We are called to be ambassadors of the gospel whether that be in our hometown and first language or as one sent to cross barriers of culture and language where the church is not yet.
Even as Anabaptists have recognized vocational (“called out”) roles of leadership in local congregations and cross-cultural missions, they have maintained a strong emphasis on the holiness of a variety of combinations of labor, sometimes referred to as bi- or co-vocational ministry in several spheres of work both inside and beyond church structures. While the specifics differ as to how individual believers earn a living, all Christians are called to daily live their discipleship to Jesus and vocational identity as members of Christ’s ekklesia, a people called out of the world and sent back into it as priests of God’s reconciling work through Christ.
Several factors inform VMMissions’ emphasis on equipping believers for marketplace ministry. Jesus commissions his followers in Matthew 28 to “go and make disciples of all peoples.” As we read the story of the New Testament we see disciple-making, this most basic building block of the church, occurring primarily in the contexts of daily work, not in worship gatherings. The women gathered for prayer with Lydia by the river in Acts 16 likely composed a Roman oikos, extended households that included biological family and networks of work relationships. Ministry team Priscilla and Aquila mentored Paul early in his walk with Jesus through the context of daily work.

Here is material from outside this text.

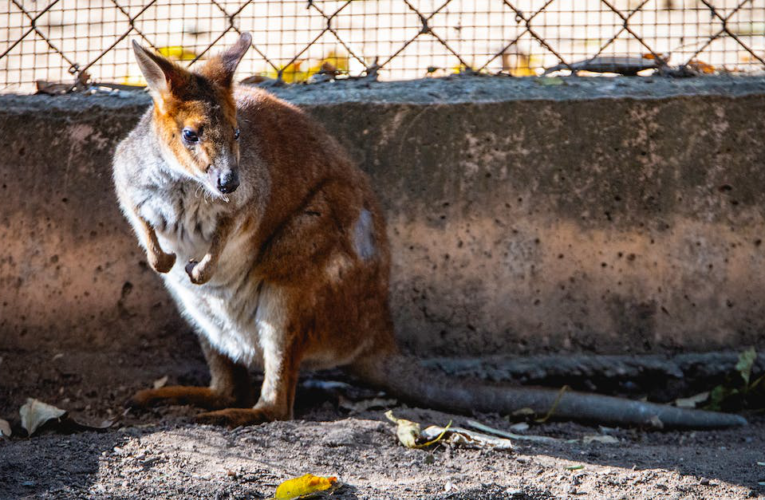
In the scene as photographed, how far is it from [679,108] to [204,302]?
223 centimetres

Additionally, most churches, globally speaking, have co-vocational leaders. As VMMissions partners with churches—in the U.S. and around the world—in disciple-making and the formation of churches that grow as these disciples of Jesus gather, we learn from the sustainable patterns of ministry in these contexts.
In places where there are few believers, ambassadors of the gospel who work in professional or entrepreneurial contexts also naturally model rhythms of daily work, disciple-making, and rest similar to patterns realistic for most believers and the co-vocational leaders of the churches that emerge. It’s also important to note that most cross-cultural ambassadors of the gospel are sent not from North America but by churches of the global south to near neighbors.

Photo courtesy of Jay (name changed)
Furthermore, in areas of the world with barriers to the spread of the gospel, and where public sharing is often restricted, natural opportunities for daily discipleship spring from professional and trade roles. One-third of the world’s population lives in these regions where few or no expressions of church exist. These people will never meet a Christian in their lifetime unless a near neighbor or someone sent from afar crosses cultural boundaries as an ambassador of the good news.
VMMissions seeks to equip believers to live out their faith in every sphere of life, including places of employment.
Properly understood, our labor is an offering, our work an altar in the world. John Chrysostom, the fourth-century “golden-tongued” preacher and bishop of Constantinople, said, “Our spirit should be quick to reach out toward God, not only when it is engaged in meditation; at other times also, when it is carrying out its duties, caring for the needy, performing works of charity, or giving generously in the service of others. Our spirit should long for God and call him to mind, so that these works may be seasoned with the salt of God’s love, and so make a palatable offering to the Lord of the universe.”
In this spirit, VMMissions seeks to support and equip believers to live out their faith in every sphere of life, including places of employment. We are called to be ambassadors of the gospel whether that be in our hometown and first language or as one sent to cross barriers of culture and language where the church is not yet.
Jason Rhodes Showalter is the VMMissions Global Ministries Director.